Fr Matthew Reese

‘And Jesus said to them, “A prophet is not without honor, except in his own country, and among his own kin, and in his own house.” And he could do no mighty work there, except that he laid his hands upon a few sick people and healed them. And he marveled because of their unbelief.’
—Mark 6:4-6

Dear Friends in Christ,

Today’s passage from Mark’s Gospel continues the narration of Jesus’s early ministry. Here, we find Jesus reviled and rejected, not just by his fellow Jews, but by the people of his own hometown. Jesus teaches in the synagogue and the response—at least by some in the assembly—is “where did this man get all this? […] Is not this the carpenter, the son of Mary?” (Mark 6:2-3)

It is as much Jesus’ own person as it is his words, that is so incomprehensible to the crowd.
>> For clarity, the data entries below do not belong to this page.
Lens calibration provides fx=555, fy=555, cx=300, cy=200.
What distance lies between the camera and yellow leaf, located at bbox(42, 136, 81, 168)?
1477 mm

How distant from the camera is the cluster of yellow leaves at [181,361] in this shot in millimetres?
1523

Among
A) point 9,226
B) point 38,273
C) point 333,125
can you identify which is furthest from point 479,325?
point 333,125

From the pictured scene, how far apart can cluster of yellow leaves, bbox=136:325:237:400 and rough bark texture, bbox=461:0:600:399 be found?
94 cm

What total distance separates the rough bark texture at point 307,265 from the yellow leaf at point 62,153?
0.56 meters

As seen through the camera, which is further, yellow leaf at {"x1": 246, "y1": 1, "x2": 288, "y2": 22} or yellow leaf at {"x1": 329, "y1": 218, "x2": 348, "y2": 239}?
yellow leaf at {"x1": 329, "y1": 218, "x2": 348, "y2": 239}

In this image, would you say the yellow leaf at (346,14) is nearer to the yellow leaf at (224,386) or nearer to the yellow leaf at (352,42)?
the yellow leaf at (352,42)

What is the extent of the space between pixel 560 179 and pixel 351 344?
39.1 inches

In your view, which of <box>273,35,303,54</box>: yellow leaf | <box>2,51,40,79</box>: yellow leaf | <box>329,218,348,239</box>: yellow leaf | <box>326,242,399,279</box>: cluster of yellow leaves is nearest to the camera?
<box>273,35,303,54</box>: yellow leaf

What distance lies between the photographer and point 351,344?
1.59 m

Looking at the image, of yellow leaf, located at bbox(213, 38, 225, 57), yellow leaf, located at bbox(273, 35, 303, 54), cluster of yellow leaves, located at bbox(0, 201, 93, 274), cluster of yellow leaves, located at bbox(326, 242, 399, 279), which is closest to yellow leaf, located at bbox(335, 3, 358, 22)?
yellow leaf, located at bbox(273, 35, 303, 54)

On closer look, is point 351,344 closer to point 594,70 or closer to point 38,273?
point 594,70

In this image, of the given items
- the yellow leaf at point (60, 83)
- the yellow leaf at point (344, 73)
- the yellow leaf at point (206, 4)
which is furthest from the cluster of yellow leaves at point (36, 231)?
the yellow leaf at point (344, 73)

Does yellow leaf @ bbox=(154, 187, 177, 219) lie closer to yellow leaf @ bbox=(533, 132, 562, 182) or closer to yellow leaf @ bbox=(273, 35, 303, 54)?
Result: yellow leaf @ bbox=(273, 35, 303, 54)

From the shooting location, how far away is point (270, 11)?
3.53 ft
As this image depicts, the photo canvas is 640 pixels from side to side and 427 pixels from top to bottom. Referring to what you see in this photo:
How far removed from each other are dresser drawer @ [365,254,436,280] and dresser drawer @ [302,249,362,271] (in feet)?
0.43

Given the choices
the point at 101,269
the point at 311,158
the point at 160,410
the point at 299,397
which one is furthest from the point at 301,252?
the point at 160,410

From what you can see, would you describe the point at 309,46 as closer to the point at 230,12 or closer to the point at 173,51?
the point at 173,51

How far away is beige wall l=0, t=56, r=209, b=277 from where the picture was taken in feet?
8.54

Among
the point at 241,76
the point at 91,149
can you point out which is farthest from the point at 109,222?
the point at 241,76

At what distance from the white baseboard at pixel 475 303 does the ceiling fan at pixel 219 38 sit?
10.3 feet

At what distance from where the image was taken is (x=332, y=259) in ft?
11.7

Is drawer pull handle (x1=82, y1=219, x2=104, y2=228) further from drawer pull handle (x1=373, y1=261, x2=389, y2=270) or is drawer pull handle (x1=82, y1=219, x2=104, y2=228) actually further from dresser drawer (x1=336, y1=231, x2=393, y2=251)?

Thus, Jesus “could do no mighty work there, except that he laid his hands upon a few sick people and healed them.” 

I love Mark’s passing reference here. It’s a throwaway phrase, but it tells us that Jesus does, of course, miraculously heal the needy on his way out of town. One imagines Our Lord, still “marveling” at the unbelief of his countrymen, casually casting out demons and healing leprosy, almost as an afterthought.

Yet his mighty works were destined for somewhere else. 

The unyielding, un-listening character of the people of Nazareth interestingly reframes Nathaneal’s rhetorical question in John 1:46: “Can anything good come out of Nazareth?”

The trap in this passage is that we imagine ourselves as one of Jesus’ disciples—one of those with eyes to see and ears to hear. We may be that, sometimes. We may feel sometimes that we are preaching the Good News to unhearing listeners. We may feel sometimes that we alone are trying to live out Jesus’s teachings in a broken and sinful generation. 

But this is not the case.

We are, all of us, also a part of the uncomprehending crowd.

Part of the Lenten discipline is self-examination. We are called in this season to ask earnestly, and reflect honestly, if we are truly following in the way. We will fall short surely. But we must take heart. Even when he has been rejected by his own, Jesus still stops to heal the sin-sick soul.